Igrzyska Europejskie to nie tylko walka o medale, ale i olimpijskie kwalifikacje do Paryża 2024. Tak właśnie jest w siedmioosobowej odmianie rugby. I tak się składa, że szansę na jedno i drugie ma kobieca reprezentacja Polski!, która do tej pory w turnieju III Igrzysk Europejskich spisuje się wyśmienicie.
– Jesteśmy zadowolone z tego, co tu się wydarzyło, że dotarłyśmy do czołowej czwórki. To spełnienie marzeń – powiedziała tuż po meczu z Włoszkami Sylwia Witkowska. – Czeka na nas wielka nagroda, o którą musimy teraz powalczyć – dodała, nawiązując do tego, że ewentualny awans do finału to nie tylko medal Igrzysk Europejskich, ale również pewne miejsce co najmniej w interkontynentalnym turnieju kwalifikacyjny do igrzysk w Paryżu. I szansa na to, by zawiesić na swojej szyi złoto i wywalczyć bezpośrednią kwalifikację.
Byłby to historyczny sukces polskiego rugby, jednak dla podopiecznych Janusza Urbanowicza pisanie historii tej dyscypliny w Polsce to nic nowego. Najpierw były pierwszą drużyną, która stanęła na podium mistrzostw Europy, potem wywalczyła tytuł mistrzyń Starego Kontynentu, zagrała w World Series, Pucharze Świata, a teraz walczy o medal Igrzysk Europejskich i przepustkę do Paryża.
I ma na to ogromną szansę, bo w Krakowie, przed własną publicznością, która z pewnością ich poniesie, są w stanie przeciwstawić się wszystkim.
– Gramy o zwycięstwo, jesteśmy u siebie, przed własną publicznością. Chcemy pokazać, że na wszystko, co osiągnęłyśmy przez ostatnie lata, wypracowałyśmy na boisku – powiedziała z kolei Julianna Schuster.
„Biało-Czerwone” w półfinale zmierzą się z Czeszkami, które sensacyjnie wyrzuciły z turnieju Hiszpanię. To niewygodny rywal, ale Polki kilkukrotnie pokonały ten zespół i teraz wszyscy kibice liczą, że ponownie będą górą w tym pojedynku. – Jeden mały błąd w rugby 7 może kosztować stratę punktów – przestrzega jednak Schuster, choć jak wszystkie zawodniczki naszej kadry podkreśla, że podium jest celem minimum.
W drugim półfinale Brytyjki, które są głównymi faworytkami do złota, spotkają się z Belgią. Wydaje się, że zawodniczki z Wysp nie powinny mieć kłopotu z awansem, bo Belgijki w fazie grupowej dość zdecydowanie uległy Hiszpanii i nie prezentowały się tak, jak jeszcze kilka tygodni temu w RPA, gdzie były rewelacją challengera do World Series.
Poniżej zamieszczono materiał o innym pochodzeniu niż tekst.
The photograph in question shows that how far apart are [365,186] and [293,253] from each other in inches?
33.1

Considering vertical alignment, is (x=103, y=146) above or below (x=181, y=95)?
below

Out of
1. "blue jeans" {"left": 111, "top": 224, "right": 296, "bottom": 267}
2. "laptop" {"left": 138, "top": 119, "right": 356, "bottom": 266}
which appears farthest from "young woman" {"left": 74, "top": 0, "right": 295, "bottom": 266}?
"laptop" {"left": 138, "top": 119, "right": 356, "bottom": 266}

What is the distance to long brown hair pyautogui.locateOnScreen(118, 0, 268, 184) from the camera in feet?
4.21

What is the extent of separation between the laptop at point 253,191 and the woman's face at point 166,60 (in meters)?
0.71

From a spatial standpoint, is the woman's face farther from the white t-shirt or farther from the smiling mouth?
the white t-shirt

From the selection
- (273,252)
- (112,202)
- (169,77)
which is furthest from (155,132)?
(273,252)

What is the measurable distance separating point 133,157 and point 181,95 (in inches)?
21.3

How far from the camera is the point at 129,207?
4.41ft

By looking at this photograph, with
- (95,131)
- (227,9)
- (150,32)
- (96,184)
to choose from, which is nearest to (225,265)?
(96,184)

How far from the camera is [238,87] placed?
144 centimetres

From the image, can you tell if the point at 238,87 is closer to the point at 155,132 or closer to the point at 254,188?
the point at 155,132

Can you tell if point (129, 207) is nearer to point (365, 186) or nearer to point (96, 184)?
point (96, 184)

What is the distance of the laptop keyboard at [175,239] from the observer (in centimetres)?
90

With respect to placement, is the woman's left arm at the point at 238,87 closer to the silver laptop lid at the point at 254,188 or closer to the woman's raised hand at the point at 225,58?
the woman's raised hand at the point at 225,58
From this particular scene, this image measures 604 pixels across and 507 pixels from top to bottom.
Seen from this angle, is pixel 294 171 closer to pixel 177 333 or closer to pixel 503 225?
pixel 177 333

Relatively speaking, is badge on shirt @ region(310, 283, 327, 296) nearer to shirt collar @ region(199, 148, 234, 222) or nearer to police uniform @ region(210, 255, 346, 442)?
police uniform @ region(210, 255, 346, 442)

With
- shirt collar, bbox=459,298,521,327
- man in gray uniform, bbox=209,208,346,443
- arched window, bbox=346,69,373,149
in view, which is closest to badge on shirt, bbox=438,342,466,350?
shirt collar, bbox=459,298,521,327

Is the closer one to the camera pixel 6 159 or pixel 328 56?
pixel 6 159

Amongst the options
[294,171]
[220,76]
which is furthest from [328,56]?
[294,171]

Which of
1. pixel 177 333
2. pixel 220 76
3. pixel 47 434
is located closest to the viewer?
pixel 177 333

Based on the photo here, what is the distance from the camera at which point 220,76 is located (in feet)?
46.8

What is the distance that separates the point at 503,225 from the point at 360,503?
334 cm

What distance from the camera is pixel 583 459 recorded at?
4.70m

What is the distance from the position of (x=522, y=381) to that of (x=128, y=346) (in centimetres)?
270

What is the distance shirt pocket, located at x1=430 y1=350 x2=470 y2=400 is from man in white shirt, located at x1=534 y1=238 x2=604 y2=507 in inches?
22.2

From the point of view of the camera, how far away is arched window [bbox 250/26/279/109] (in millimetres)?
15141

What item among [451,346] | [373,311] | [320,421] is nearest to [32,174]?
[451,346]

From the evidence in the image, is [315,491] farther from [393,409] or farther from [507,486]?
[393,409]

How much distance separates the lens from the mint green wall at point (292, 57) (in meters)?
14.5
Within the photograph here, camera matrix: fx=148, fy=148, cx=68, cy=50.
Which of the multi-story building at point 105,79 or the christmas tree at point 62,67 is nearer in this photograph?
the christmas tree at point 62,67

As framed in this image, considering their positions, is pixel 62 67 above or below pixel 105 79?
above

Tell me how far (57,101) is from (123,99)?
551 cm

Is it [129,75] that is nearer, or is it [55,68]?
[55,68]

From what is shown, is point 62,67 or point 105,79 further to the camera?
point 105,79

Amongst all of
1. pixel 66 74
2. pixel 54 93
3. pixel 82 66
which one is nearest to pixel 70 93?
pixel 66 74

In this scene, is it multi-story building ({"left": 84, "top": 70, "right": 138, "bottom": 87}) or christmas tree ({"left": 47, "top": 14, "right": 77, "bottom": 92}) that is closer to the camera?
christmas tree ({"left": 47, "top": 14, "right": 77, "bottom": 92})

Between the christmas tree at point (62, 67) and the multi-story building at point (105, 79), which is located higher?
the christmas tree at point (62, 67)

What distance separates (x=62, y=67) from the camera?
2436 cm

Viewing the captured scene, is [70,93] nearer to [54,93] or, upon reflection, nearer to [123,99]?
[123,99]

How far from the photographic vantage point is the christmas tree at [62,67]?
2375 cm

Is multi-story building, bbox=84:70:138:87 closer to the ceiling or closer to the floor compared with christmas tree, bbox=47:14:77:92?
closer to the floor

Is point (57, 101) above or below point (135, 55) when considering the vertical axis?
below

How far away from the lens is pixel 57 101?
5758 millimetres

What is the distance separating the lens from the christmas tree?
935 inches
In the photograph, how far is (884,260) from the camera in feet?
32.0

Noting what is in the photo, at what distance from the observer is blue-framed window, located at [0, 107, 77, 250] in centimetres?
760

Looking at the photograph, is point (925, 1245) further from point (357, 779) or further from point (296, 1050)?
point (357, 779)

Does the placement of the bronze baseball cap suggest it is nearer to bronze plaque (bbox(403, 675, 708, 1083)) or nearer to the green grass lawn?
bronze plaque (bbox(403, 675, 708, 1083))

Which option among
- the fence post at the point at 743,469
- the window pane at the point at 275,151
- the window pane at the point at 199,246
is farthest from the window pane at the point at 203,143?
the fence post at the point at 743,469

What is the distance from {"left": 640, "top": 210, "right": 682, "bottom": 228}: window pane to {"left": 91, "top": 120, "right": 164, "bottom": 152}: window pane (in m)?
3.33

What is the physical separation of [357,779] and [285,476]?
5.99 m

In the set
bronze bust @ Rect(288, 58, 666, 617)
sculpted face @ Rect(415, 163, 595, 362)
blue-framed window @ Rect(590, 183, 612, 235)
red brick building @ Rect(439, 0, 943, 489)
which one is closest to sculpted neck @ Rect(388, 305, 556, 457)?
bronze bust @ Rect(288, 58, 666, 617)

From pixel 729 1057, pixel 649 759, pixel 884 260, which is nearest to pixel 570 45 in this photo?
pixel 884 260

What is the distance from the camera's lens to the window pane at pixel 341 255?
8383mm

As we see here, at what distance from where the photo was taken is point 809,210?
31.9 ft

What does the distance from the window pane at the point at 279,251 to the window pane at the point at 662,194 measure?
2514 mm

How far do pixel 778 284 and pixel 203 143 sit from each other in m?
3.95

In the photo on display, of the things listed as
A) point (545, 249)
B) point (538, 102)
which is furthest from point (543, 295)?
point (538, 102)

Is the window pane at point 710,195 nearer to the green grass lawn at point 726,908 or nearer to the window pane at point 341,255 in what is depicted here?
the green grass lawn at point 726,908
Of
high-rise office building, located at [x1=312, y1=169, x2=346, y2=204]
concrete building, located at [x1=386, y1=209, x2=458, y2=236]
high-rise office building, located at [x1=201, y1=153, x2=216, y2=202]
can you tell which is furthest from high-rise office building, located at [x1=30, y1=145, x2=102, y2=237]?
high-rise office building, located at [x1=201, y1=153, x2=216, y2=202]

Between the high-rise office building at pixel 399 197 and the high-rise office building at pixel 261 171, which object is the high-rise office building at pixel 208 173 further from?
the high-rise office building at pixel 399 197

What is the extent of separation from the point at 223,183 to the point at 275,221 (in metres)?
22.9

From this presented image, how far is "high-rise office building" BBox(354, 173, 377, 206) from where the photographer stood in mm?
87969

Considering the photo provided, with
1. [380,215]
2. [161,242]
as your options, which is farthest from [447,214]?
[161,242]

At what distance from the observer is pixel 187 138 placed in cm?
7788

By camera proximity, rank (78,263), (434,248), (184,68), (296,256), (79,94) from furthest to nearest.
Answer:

Wielu ekspertów od początku prognozowało finał Polska – Wielka Brytania i wygląda na to, że choć jak mawiał Woody Allen „prognozy są trudne, szczególnie w odniesieniu do przyszłości”, ta może się sprawdzić!
– Zrobimy wszystko co w naszej mocy, żeby zagrać w finale i zdobyć kwalifikację na igrzyska olimpijskie w Paryżu – powiedziała Sylwia Witkowska.
Męska reprezentacja Polski, dla której te zmagania nie były szczególnie udane, we wtorek o 12:30 zagra z Rumunią o 11. miejsce. Arcyciekawie zapowiadają się półfinały. Irlandczycy, którzy do tej pory zrobili na wszystkich najlepsze wrażenia, zagrają w Portugalią, natomiast w drugim ze spotkań o awans do finału powalczą Wielka Brytania i Hiszpania.
Wobec kłopotów Brytyjczyków ekipa z Półwyspu Iberyjskiego ma spore szanse na awans, choć liczne grono kibiców z Wysp liczy, że jednak dojdzie do starcia graczy z północny naszego kontynentu.
Początek sesji porannej we wtorek 27 czerwca od godziny 10:00. „Biało-Czerwone” swój mecz rozegrają o 11:50 jako drugi z kobiecych półfinałów. Wielki finał kobiet zaplanowano na 21:05, natomiast 30 minut później zostanie rozegrany mecz o złoty medal w turnieju mężczyzn.